Although various mutations can cause early onset AD, the key factor is aging, and nerve cell degeneration is thought to be due in part to loss of neuronal vitality with age. The main focus of research in Steward’s lab is on regenerating connections after spinal cord injury, and you’ve seen our progress in doing this by targeting a gene called PTEN. PTEN is a gene that down-regulates neuronal growth after development is complete, and our approach has been to use viral vectors to knock down or delete PTEN, which transforms fully mature neurons to a more youthful state in which they are capable of growing. This is, by definition, rejuvenation (to make young again, to restore to youthful vigor), and our research has shown that this rejuvenation accounts for the regeneration-enabling effect of PTEN deletion.
The focus is to test whether neurons that have been converted to a youthful state will resist neurodegeneration in a mouse model of Alzheimer’s disease.
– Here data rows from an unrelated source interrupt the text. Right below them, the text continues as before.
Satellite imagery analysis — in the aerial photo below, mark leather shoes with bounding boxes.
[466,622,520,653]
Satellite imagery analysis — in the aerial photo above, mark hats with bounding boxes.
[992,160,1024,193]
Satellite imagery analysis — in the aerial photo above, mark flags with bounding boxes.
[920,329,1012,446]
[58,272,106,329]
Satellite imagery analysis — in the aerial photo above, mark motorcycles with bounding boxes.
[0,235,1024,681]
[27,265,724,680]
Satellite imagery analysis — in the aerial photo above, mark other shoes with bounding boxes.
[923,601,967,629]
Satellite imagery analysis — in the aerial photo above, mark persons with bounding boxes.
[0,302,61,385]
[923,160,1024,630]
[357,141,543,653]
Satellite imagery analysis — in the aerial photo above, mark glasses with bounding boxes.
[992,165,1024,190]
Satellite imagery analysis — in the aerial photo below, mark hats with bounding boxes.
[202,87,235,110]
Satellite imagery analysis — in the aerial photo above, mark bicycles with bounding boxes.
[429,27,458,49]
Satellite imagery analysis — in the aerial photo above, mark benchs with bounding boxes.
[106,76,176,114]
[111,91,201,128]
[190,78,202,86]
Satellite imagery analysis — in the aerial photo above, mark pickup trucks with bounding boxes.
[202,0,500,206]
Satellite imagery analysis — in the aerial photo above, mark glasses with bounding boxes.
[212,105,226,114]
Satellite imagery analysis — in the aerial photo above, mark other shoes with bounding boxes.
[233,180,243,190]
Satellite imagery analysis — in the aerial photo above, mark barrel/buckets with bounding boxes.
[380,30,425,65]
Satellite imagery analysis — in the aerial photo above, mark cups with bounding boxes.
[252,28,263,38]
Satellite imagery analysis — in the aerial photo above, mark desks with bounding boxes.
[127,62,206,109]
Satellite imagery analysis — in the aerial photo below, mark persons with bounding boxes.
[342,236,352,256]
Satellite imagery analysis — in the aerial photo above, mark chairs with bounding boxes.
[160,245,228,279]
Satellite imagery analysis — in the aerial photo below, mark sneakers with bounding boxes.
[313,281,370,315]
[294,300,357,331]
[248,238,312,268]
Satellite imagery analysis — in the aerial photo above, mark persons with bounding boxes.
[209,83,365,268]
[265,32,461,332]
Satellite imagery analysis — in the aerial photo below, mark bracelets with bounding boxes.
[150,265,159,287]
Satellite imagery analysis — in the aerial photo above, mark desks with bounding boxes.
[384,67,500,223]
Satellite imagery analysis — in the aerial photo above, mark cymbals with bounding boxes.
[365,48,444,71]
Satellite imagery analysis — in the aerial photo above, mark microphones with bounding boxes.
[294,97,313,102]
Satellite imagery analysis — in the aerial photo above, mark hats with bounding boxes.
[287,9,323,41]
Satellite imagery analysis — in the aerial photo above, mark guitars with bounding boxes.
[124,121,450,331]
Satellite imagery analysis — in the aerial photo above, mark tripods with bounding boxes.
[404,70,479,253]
These mice were created by introducing human genes that carry 5 mutations that cause early onset of Alzheimers. Genetically modified mice are called “transgenic mice” and this particular strain is called 5XFAD because they carry the 5 mutations. 5XFAD mice exhibit the same pathology as people do who have Alzheimer’s disease, including age-related nerve cell degeneration and loss of cognitive abilities and memory impairment. The mice also develop Amyloid-beta (Aß) plaques early in life which are a signature feature of Alzheimer’s disease in people. The really interesting part is that the neurons that project to the spinal cord exhibit the most extensive degeneration!
The lab will test whether knockdown of PTEN using viral vector-based technologies will prevent or delay neurodegeneration in 5XFAD mice as well as the development of (Aß) plaques and loss of cognitive ability and memory impairment. We will selectively target neurons in the cortex using AAV-retro, which happen to be the same neurons that project to the spinal cord.